Tradeoff: Every event requires a DB write. The deduplication table grows indefinitely unless you periodically purge old records.

Redis SETNX with TTL

Use Redis’s atomic SET key value NX PX ttl to claim processing rights. Only one caller gets the lock; others skip.

# First occurrence of event_id=abc123:
SET dedup:abc123 "1" NX PX 86400000   → OK (returned 1 — proceed)

# Retry of same event:
SET dedup:abc123 "1" NX PX 86400000   → (nil) (returned nil — duplicate, skip)

# Key auto-expires after 24 hours

Tradeoff: Fast (sub-ms), automatic expiry. But Redis is not transactional with your database — if the business logic (DB write) succeeds and Redis fails before the SET, the event looks unprocessed and gets reprocessed. Use this pattern when your business operation is itself idempotent, or when you accept a small risk of duplicates.

WHAT IS ASKED:
1. In the deduplication text, rewrite the paragraph beginning "Tradeoff: Fast (sub-ms)" as a short bulleted list that keeps its main facts.
2. In the deduplication text, what does the SET command return when the same event is retried?
The material that comes after this text has no role here.

INFORMATION SUPPLIED:

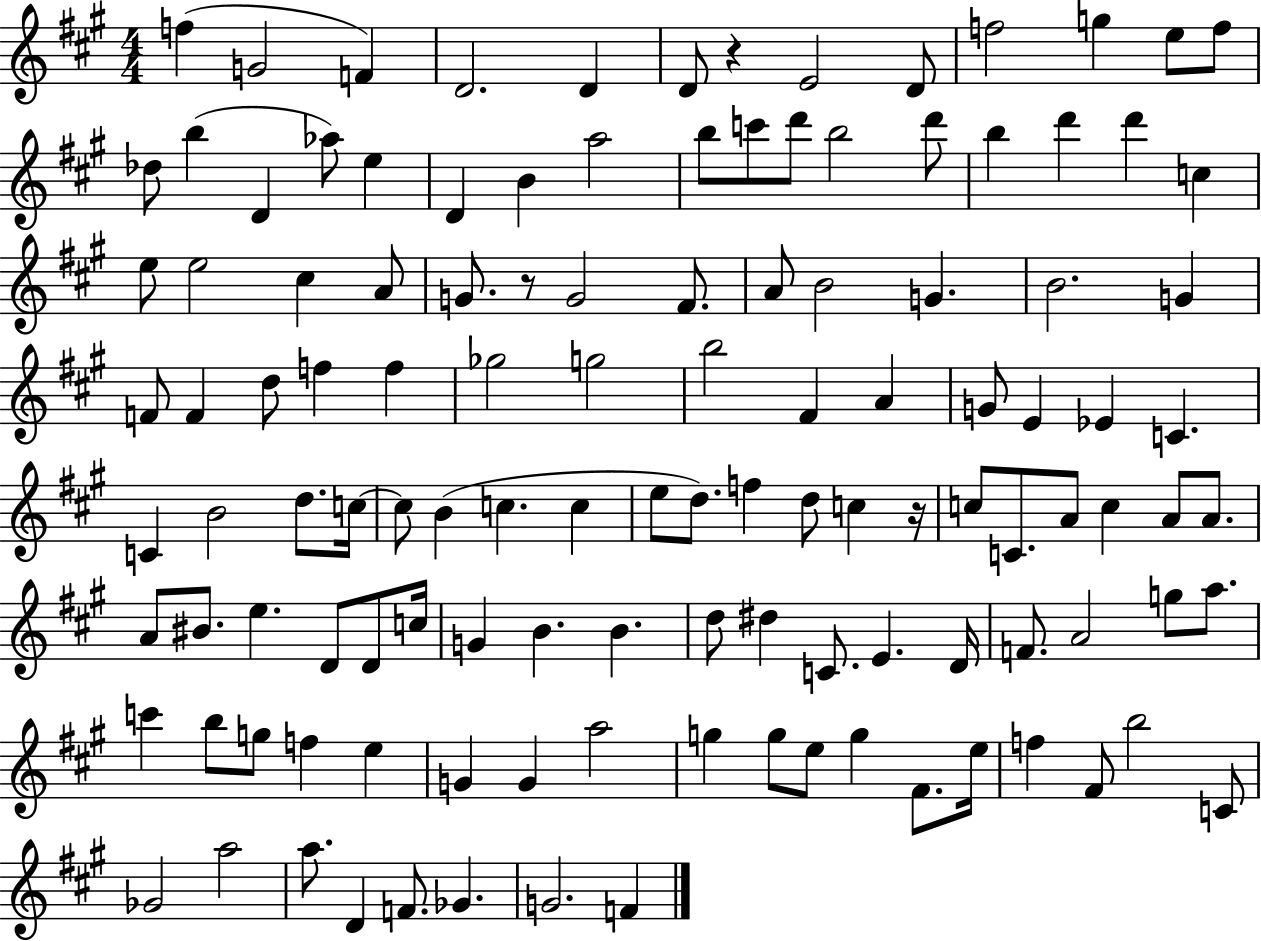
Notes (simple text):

F5/q G4/h F4/q D4/h. D4/q D4/e R/q E4/h D4/e F5/h G5/q E5/e F5/e Db5/e B5/q D4/q Ab5/e E5/q D4/q B4/q A5/h B5/e C6/e D6/e B5/h D6/e B5/q D6/q D6/q C5/q E5/e E5/h C#5/q A4/e G4/e. R/e G4/h F#4/e. A4/e B4/h G4/q. B4/h. G4/q F4/e F4/q D5/e F5/q F5/q Gb5/h G5/h B5/h F#4/q A4/q G4/e E4/q Eb4/q C4/q. C4/q B4/h D5/e. C5/s C5/e B4/q C5/q. C5/q E5/e D5/e. F5/q D5/e C5/q R/s C5/e C4/e. A4/e C5/q A4/e A4/e. A4/e BIS4/e. E5/q. D4/e D4/e C5/s G4/q B4/q. B4/q. D5/e D#5/q C4/e. E4/q. D4/s F4/e. A4/h G5/e A5/e. C6/q B5/e G5/e F5/q E5/q G4/q G4/q A5/h G5/q G5/e E5/e G5/q F#4/e. E5/s F5/q F#4/e B5/h C4/e Gb4/h A5/h A5/e. D4/q F4/e. Gb4/q. G4/h. F4/q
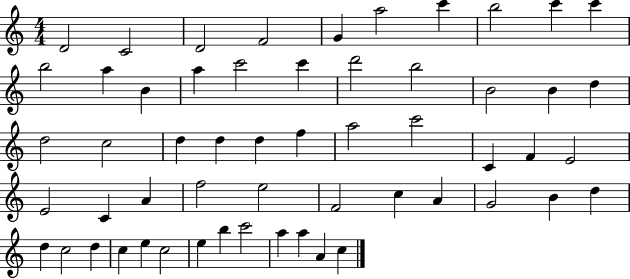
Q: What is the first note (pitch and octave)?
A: D4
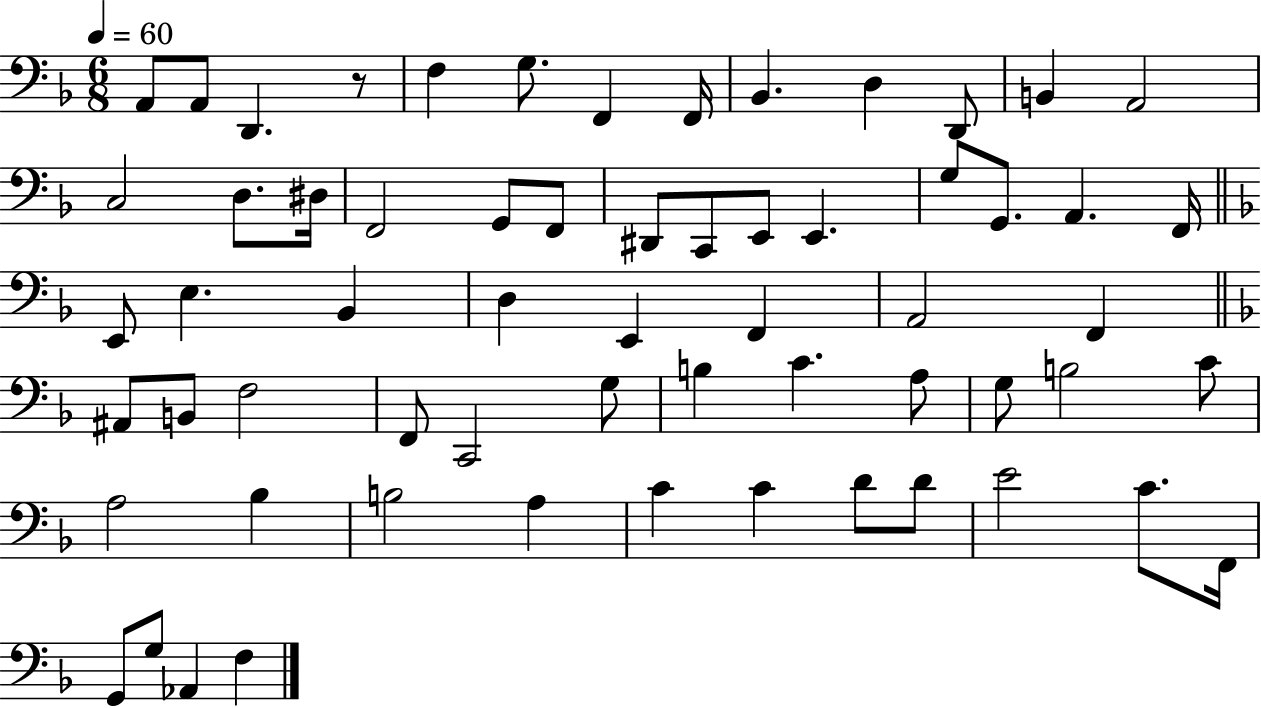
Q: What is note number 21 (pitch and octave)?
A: E2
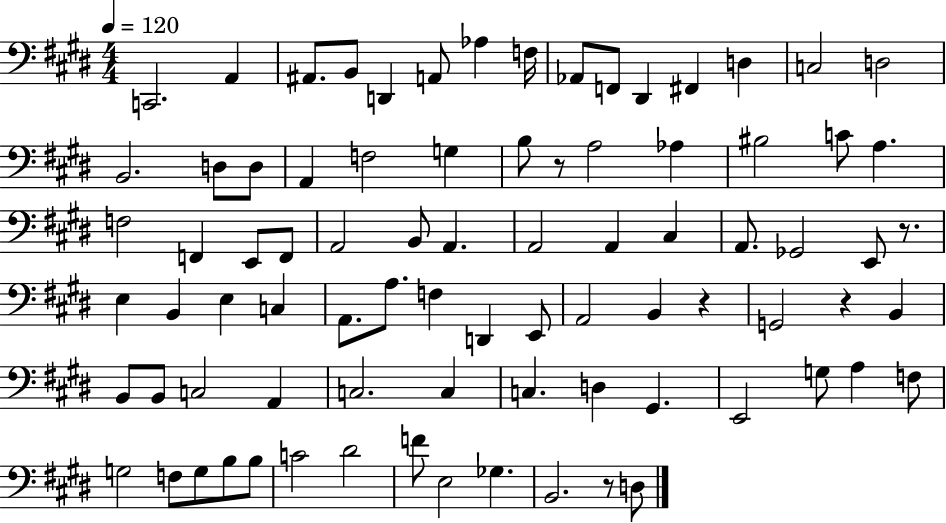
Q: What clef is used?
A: bass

TASK RESPONSES:
1.
- Fast (sub-millisecond), with automatic expiry
- Redis is not transactional with the database
- If the business logic (DB write) succeeds and Redis fails before the SET, the event looks unprocessed and is reprocessed
- Suitable when the business operation is itself idempotent, or when a small risk of duplicates is acceptable

2. It returns nil, meaning the event is a duplicate and is skipped.